My moving to live with Kuuyux

Kuuyux and Yael on the Sea of Galilee

My moving to live with Kuuyux

So, I’m going to move to Alaska.
Following my heart.
I fell in love with her when I was 21. First time I’ve ever been abroad, first place outside my country I ever set foot on.
I was right out of my military service at the IDF – armed with sarcasm and distrust, and very militant. Alaska ripped my armor open with unconditional love, which was my inner secret language that I so vigorously tried to hide. I was left exposed, defenseless and forever in love with the one place open heart in public was allowed.
I thought maybe that’s the way all foreign countries are – she was my first. But as I came to the next one I realized it was not so, and have been missing my first love-country ever since.

Every time I felt this world had no place for me, I heard in me a whisper: Alaska…
Longing. She was calling my Jewish heart to come back from exile to her, my private promised land.

My exile took less than 2000 years. She sent a messenger. Kuuyux, an Unangan (Aleut) bearer of ancient knowledge into modern times. A native man from the Pribilof islands in its Bering sea. I saw him in a video talking openly about things I only shared with a handful of friends; things I have felt during pregnancies and when giving birth: about the womb at the center of the universe, about the masculine imbalance, about how women and females are sacred, about everyone and everything being your (out) other self, about synchronizing with nature, about the connectedness, and about letting go of the mind and landing in the heart that’s been waiting for you to come back to it from far long exile…
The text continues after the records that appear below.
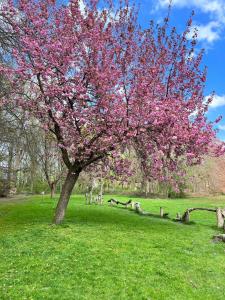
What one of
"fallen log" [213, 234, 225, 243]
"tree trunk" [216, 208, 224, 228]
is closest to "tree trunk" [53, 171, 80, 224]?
"fallen log" [213, 234, 225, 243]

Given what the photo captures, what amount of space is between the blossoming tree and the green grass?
3.06m

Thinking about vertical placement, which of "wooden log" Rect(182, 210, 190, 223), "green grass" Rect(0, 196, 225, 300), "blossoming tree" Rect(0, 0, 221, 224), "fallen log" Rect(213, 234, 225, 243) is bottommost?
"green grass" Rect(0, 196, 225, 300)

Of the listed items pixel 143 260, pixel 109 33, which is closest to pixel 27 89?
pixel 109 33

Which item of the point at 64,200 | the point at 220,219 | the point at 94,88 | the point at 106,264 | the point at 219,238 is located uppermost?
the point at 94,88

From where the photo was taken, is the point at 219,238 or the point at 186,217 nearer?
the point at 219,238

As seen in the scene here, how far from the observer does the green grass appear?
770cm

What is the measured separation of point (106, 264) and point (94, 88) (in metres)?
7.58

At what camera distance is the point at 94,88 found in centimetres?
1477

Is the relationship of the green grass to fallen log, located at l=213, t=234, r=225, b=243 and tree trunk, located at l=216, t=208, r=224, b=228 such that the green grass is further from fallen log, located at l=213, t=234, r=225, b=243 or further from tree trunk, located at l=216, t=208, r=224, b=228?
tree trunk, located at l=216, t=208, r=224, b=228

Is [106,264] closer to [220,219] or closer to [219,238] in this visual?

(And here’s that video, the beginning of which I’ve missed because my child woke up, so I didn’t even know he’s from Alaska till i looked up his name to ask him if I may translate…)



I asked him to let me translate it. As we were working on the translation, we went deeper and deeper into the teachings, into our hearts, finding there deep echoing understanding and connection, until we no longer knew if it was the Unangan culture, or Alaska, or our souls – it all became one, it all became love.

And so we’re moving – me and my two girls – to live with him in Alaska.
When he suggested we get married – I told him again that I’m against marriages. Love is such a private thing! Why would I want formal authorities giving me or denying me papers that are supposed to determine if we belong to each other? That’s our business, and ours only.
But he said: “Look, the paper doesn’t really determine anything, besides some financial rights you’ll have by being married. Because this is a patriarchal system. It’s the patriarchy’s way to know that which we already do: that we are together anyway, you are going to live here anyway, we are going to work together; and that going to happen anyway. So you have no argument to what they are saying. Why resist to a piece of paper, thus making everything you want – harder if not impossible?”
And I had to ask myself do I want the resistance, or the togetherness?

And I remembered the Elders that we work with say: “Let go of all attachments.” And I released my attachment to not marrying, realizing that it was just as stagnant as clinging to the idea of marriage.

And then I said:
We do ceremonies anyway – to the water (the picture here if from a water ceremony at the Sea of Galilee), to mother Earth, to healing – and this day, this rare occasion of giving focus to our true love, we’re just going to sign some papers? No, let’s pour some meaning into it. Let’s turn it into a celebration of the heart.

And so we’re on the home stretch for a fiancée visa. And we’re going to marry in several weeks/months.
Any ideas, tips, thoughts, suggestions?